The responses that we recorded were clearly reflexes based upon the latency and the fact that our subjects were not aware of the direction of stimulation and therefore could not have voluntarily reacted to it. We are not the first to propose a postural reflex evoked by truncal accelerations. Previous authors have found evidence for postural reflexes evoked by truncal displacements and have speculated as to their possible origin. Do et al. (1988) for example, studied subjects leaning forwards who were suddenly released. They showed reflex responses beginning in soleus at an average of 59 ms after release, similar to our latencies. Vestibular disorders and ischaemia of the leg did not affect the responses, and they suggested a role for the intrinsic back muscles. Gurfinkel et al. (1981) showed postural responses in soleus were related to truncal orientation, not the degree of shortening of the soleus muscles. They also showed that the responses persisted despite immobilisation of the ankles or head. The receptors responsible for the reflex responses must be very sensitive to small displacements and also able to signal the direction of imposed acceleration. The extensor truncal muscles are richly innervated by muscle spindles (Kokkorogiannis 2004), and we also propose that these may be responsible. The reduced effectiveness of a short tap compared to a slightly more prolonged stimulus is consistent with the co-activation of muscle spindles that may occur with brief tap stimuli (e.g. Colebatch et al. 2014). Given the latency of the responses, similar to that for vestibular-spinal postural reflexes, a spinal-bulbar-spinal pathway seems most likely. It also seems plausible that the efferent limb is mediated via the reticulospinal tract, similar to proposals for vestibular-spinal reflexes (Britton et al. 1993). The medial reticulospinal tract is rapidly conducting and makes monosynaptic connections with neck, axial and limb motoneurones, and individual projection fibres make widespread contacts (Wilson and Peterson 1981). The latter property may explain why soleus activity was still present when kneeling. Reticulospinal activity may also occur in repeated bursts, perhaps analogous to the repeated responses seen in the hamstrings when kneeling (Weinberger et al. 2008).

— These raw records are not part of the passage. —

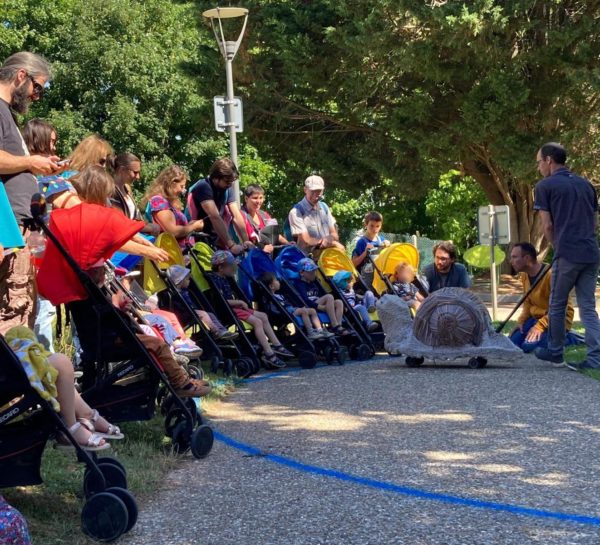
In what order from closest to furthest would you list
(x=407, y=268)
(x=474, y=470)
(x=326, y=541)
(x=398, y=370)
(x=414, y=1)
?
(x=326, y=541)
(x=474, y=470)
(x=398, y=370)
(x=407, y=268)
(x=414, y=1)

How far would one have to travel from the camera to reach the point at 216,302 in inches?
353

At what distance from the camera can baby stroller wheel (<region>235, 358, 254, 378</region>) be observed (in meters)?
8.84

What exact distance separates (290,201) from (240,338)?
22.2 m

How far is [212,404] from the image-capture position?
7332 millimetres

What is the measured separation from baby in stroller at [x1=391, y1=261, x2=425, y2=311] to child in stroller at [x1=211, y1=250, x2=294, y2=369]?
261cm

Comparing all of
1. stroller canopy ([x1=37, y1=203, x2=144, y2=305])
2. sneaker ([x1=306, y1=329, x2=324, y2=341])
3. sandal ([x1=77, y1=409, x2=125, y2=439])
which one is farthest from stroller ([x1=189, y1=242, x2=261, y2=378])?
sandal ([x1=77, y1=409, x2=125, y2=439])

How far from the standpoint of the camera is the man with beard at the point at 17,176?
5.39 m

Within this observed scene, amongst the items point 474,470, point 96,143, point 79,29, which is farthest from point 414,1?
point 79,29

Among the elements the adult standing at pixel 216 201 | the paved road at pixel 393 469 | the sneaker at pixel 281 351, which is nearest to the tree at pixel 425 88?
the adult standing at pixel 216 201

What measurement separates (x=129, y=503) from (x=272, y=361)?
527 cm

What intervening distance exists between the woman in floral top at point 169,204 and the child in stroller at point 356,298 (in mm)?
2457

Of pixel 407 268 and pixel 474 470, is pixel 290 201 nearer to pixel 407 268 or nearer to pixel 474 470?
pixel 407 268

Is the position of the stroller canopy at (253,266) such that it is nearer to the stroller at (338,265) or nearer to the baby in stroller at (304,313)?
the baby in stroller at (304,313)

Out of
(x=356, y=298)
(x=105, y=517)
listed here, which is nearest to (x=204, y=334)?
(x=356, y=298)
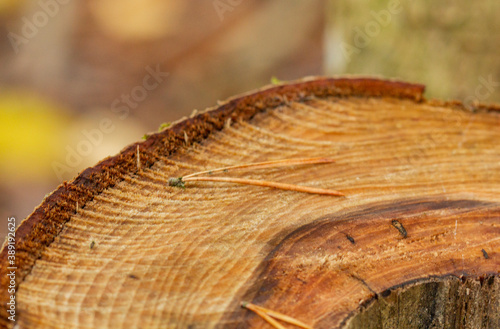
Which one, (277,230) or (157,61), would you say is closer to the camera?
(277,230)

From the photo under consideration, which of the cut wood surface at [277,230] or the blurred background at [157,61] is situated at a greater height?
the blurred background at [157,61]

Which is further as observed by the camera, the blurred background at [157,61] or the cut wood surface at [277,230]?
the blurred background at [157,61]

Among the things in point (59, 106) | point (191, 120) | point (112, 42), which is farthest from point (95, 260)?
point (112, 42)

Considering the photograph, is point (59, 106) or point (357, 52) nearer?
point (357, 52)

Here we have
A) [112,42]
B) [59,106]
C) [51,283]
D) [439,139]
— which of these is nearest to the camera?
[51,283]

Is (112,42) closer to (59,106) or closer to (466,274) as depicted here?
(59,106)
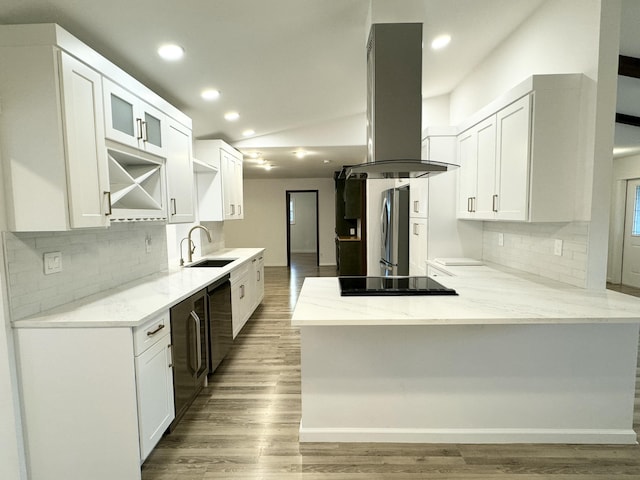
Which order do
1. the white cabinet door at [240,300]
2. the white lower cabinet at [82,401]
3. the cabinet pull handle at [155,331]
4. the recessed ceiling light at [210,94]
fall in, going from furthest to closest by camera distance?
1. the white cabinet door at [240,300]
2. the recessed ceiling light at [210,94]
3. the cabinet pull handle at [155,331]
4. the white lower cabinet at [82,401]

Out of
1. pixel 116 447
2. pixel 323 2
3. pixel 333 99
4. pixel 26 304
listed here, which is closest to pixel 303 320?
pixel 116 447

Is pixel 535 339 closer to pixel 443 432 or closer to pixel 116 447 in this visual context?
pixel 443 432

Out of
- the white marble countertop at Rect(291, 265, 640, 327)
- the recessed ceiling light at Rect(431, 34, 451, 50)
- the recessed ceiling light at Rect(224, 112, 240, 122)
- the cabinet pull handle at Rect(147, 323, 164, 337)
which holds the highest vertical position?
the recessed ceiling light at Rect(431, 34, 451, 50)

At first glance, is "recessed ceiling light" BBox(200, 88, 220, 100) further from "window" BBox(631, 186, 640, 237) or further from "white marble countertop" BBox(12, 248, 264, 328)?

We have provided evidence that the postural reflex evoked by brief axial accelerations does not arise from vestibular receptors or from proprioceptors at the ankle. It does not depend upon cutaneous receptors and shows little change in response to vision or surface characteristics. It is however strongly modulated by both postural task and truncal orientation, being greatly enhanced when there is a direct threat to postural stability.